**EXTRACTED INFORMATION**
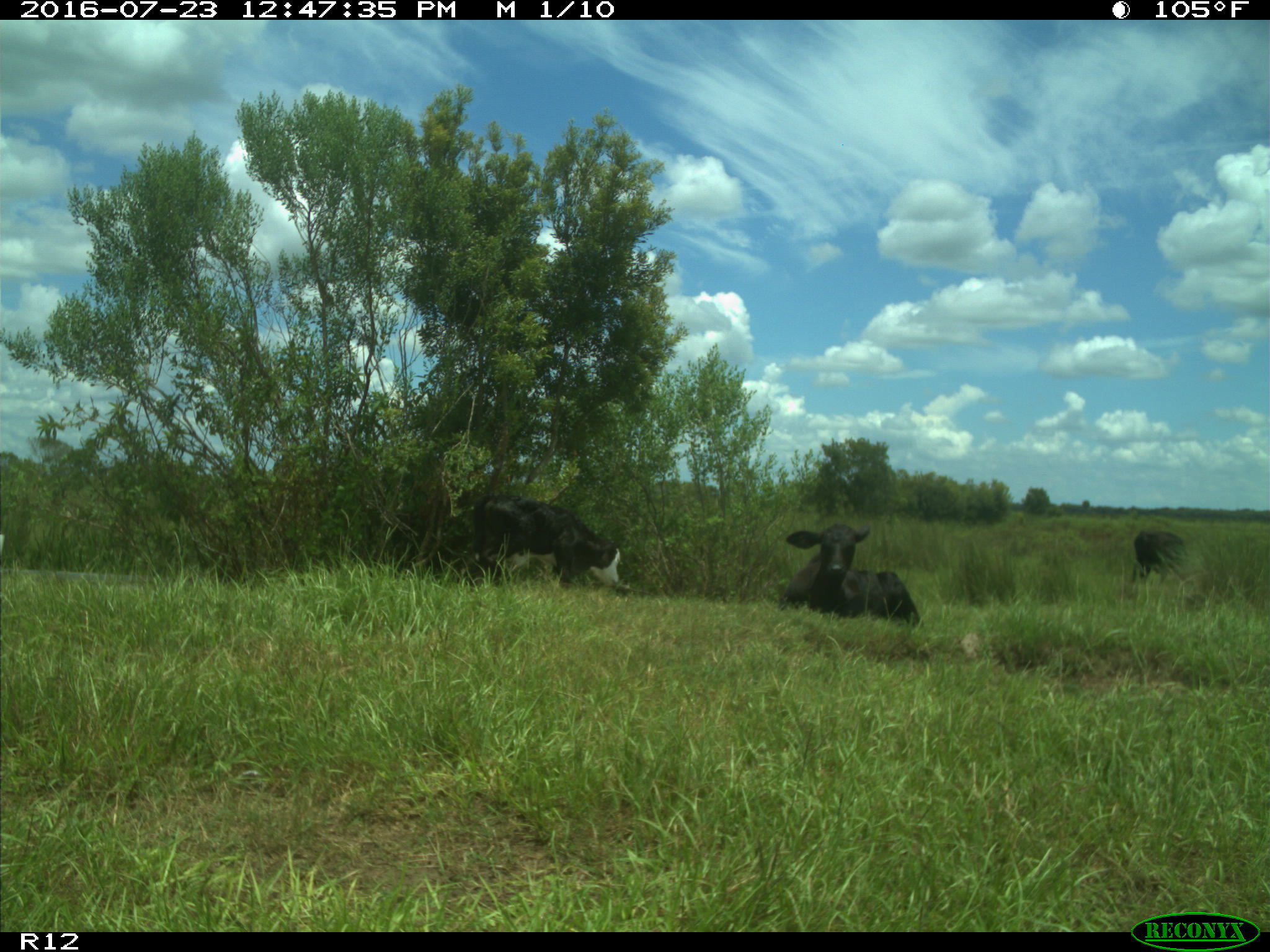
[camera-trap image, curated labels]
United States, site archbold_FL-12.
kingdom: Animalia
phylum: Chordata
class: Mammalia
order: Artiodactyla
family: Bovidae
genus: Bos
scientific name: Bos taurus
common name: domestic cow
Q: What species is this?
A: Bos taurus (domestic cow).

**INSTRUCTIONS TO FOLLOW**
Leave the images out and output the remaining material exactly as it stands.

**OUTPUT OF THE EXERCISE**
[camera-trap image, curated labels]
United States, site archbold_FL-12.
kingdom: Animalia
phylum: Chordata
class: Mammalia
order: Artiodactyla
family: Bovidae
genus: Bos
scientific name: Bos taurus
common name: domestic cow
Q: What species is this?
A: Bos taurus (domestic cow).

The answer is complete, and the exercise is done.